» **WORK REQUIRED**
Give back all of the data below word for word, with every line unchanged.

» **MATERIALS PROVIDED**

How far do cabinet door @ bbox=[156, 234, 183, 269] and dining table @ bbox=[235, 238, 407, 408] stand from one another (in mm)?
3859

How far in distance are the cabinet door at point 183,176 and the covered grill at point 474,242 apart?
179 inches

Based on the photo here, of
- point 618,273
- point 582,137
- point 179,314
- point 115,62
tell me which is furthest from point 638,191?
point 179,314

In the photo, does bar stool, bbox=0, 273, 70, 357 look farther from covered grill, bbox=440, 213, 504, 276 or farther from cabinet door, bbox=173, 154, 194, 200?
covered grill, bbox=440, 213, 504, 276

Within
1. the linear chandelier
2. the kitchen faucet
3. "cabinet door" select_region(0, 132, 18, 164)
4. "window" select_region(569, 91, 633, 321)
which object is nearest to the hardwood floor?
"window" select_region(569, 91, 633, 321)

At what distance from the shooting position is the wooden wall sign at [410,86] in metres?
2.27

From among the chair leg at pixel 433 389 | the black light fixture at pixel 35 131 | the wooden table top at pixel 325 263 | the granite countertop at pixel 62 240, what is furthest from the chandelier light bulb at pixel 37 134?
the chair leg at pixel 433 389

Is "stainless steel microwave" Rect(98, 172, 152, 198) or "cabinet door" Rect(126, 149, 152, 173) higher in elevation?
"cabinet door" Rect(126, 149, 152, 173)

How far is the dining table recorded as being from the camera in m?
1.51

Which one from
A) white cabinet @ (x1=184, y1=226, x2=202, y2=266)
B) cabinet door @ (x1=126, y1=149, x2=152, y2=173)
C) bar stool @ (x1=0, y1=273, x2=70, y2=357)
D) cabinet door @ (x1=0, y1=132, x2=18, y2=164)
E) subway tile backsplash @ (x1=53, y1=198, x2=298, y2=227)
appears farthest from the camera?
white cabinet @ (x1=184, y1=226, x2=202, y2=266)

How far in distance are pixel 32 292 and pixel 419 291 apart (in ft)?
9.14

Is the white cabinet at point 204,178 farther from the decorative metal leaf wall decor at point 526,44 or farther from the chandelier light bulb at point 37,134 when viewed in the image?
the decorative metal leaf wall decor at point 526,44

» **TASK RESPONSE**
How far do cabinet door @ bbox=[156, 234, 183, 269] and dining table @ bbox=[235, 238, 407, 408] stand from one another (in mm)?
3859

How far in distance are the cabinet door at point 183,176 and the covered grill at point 474,242 apart?
179 inches

Based on the photo here, of
- point 618,273
- point 582,137
- point 179,314
- point 115,62
tell me which is furthest from point 638,191?
point 179,314

In the photo, does bar stool, bbox=0, 273, 70, 357 look farther from covered grill, bbox=440, 213, 504, 276 or farther from cabinet door, bbox=173, 154, 194, 200?
covered grill, bbox=440, 213, 504, 276

Within
1. the linear chandelier
2. the kitchen faucet
3. "cabinet door" select_region(0, 132, 18, 164)
4. "window" select_region(569, 91, 633, 321)
which object is nearest to the hardwood floor?
"window" select_region(569, 91, 633, 321)

At what distance from the shooting position is the wooden wall sign at [410,86] in metres?
2.27

From among the chair leg at pixel 433 389 | the black light fixture at pixel 35 131 | the wooden table top at pixel 325 263 | the granite countertop at pixel 62 240, what is furthest from the chandelier light bulb at pixel 37 134?
the chair leg at pixel 433 389

Is "stainless steel microwave" Rect(98, 172, 152, 198) or "cabinet door" Rect(126, 149, 152, 173) higher in elevation?
"cabinet door" Rect(126, 149, 152, 173)

How far is the dining table recorded as being from the camera in m?
1.51

Which one from
A) white cabinet @ (x1=184, y1=226, x2=202, y2=266)
B) cabinet door @ (x1=126, y1=149, x2=152, y2=173)
C) bar stool @ (x1=0, y1=273, x2=70, y2=357)
D) cabinet door @ (x1=0, y1=132, x2=18, y2=164)
E) subway tile backsplash @ (x1=53, y1=198, x2=298, y2=227)
appears farthest from the camera?
white cabinet @ (x1=184, y1=226, x2=202, y2=266)

How far in distance are pixel 32 292 and pixel 419 291 apart (in ft)?
9.14

Is the white cabinet at point 204,178 farther from the decorative metal leaf wall decor at point 526,44 or farther from the chandelier light bulb at point 37,134 when viewed in the image?
the decorative metal leaf wall decor at point 526,44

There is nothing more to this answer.